Right from the start, Blair's statement was incorrect, an erroneous number of bodies that hadn't even been exhumed. How it found its way into the USAID pamphlet or the prime minister's list of talking points, we can't say for certain. He was mistaken. But his error did nothing to undermine the estimates of bodies in mass graves. John Kerry called United Nations envoy Lakhdar Brahimi "Brandini" not once but twice. Should we have expected Lakhdar to change his name? Was Kerry lying? No, it was a misstatement that demonstrated Senator Kerry's unfamiliarity with a man's name; again, we can join in speculation on what it meant for Tony Blair to be so confused about Saddam Hussein's victims in the first weeks after the reports were released. But that doesn't turn the Baghdad dictator's crime into a White House-Downing Street swindle.

There's more. Twelve days before the USAID pamplet was released, on November 8, 2003, the Associated Press published this story:

As many as 300,000 Iraqis killed during Saddam Hussein's 23-year dictatorship are believed to be buried in more than 250 mass graves found so far around the country, the top human rights official in the U.S.-led civilian administration said Saturday. Sandy Hodgkinson spoke at workshop to train dozens of Iraqis to find and protect mass grave sites that many fear could be destroyed by desperate relatives trying to dig for evidence of their missing loved ones.

Mass graves have been found throughout the country since the U.S.-led coalition deposed the dictator in April. Mass graves "tell the story of missing loved ones such as where, when and how they were killed," Hodgkinson said. "Truth and proper burial is the first step toward reconciliation."

The process of recovering and identifying the bodies, however, could take years.


So we can say with certainty that Blair's statement was incidental, and not causal, to reports on mass graves. And it's with the excerpt's last sentence that we find the Observer accusation's second flaw. It was well understood that the estimates of bodies were far from physical confirmation. There was no official confusion, other than that of the prime minister, on what had been yet discovered. [And as the latest report on reclamation states, excavation is a long and arduous process, irrespective of Iraq's unique challenges.]

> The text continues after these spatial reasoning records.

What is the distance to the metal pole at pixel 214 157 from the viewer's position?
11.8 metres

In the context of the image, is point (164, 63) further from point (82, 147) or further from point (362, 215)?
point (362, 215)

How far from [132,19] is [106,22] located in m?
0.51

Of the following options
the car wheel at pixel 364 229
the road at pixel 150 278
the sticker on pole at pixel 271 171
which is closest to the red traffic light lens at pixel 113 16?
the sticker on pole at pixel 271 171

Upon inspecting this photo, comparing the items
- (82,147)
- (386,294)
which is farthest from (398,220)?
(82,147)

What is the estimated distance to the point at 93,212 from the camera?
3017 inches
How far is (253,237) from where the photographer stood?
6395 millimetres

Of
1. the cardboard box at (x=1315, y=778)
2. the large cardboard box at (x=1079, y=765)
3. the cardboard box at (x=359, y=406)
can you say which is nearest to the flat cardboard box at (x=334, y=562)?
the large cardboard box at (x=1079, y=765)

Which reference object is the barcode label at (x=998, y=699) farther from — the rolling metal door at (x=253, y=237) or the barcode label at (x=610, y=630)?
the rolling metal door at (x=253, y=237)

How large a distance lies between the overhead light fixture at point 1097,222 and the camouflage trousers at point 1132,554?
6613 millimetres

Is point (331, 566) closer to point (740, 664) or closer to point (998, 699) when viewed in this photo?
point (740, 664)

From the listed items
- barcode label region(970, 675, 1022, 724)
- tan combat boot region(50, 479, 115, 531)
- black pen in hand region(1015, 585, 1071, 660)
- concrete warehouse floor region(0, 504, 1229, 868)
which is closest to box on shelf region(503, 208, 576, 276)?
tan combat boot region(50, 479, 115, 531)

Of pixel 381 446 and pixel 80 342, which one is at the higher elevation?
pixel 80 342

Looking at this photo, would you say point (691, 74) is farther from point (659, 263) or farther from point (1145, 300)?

This "story" is nothing more than an attempt to use Tony Blair's twice-mistaken statement as a wrecking ball on the prime minister, even the Ba'athists' murder of hundreds of thousands, bizarre libel that is not likely to settle well with Iraqis; Shiites and Kurds especially. The Observer claims that 55 mass graves have been "examined." No, that's "confirmed." Again, an enormous difference in meaning that is either negligible or inconvenient to the left. As USAID administrator Andrew Natsios said this March:

I'd also like to discuss some of the progress Iraqis are making on their own and with U.S. assistance. Across Iraq, more than 270 mass graves have been reported. About 50 of them have been confirmed as they begin to yield their tragic secrets -- the bones tell us a story of horror and shame; arms of people were bound together; skulls pierced from behind; hundreds of bodies have been discovered in long trenches.

Leaders of the new Iraq and the international community have now joined together to begin the long and painful process of accounting for the dead. In order for all Iraqis to move into their new democratic future, there must be an accurate accounting of these past atrocities. How many died in these mass murders? Some say 300,000, some say 400,000. There are estimates of upwards of a million. We are helping the Iraqis as they begin the terrible task of counting.

The many Disappeared are the most tragic victims of tyranny. Where are they all? We'll never know. We're best to believe the Survivors, and we do know what happens to those who go far to disprove what is better left to common sense. Shame on Kevin Drum for trying to wield this nonsense as a political weapon; shame on Jonah Goldberg for taking him seriously.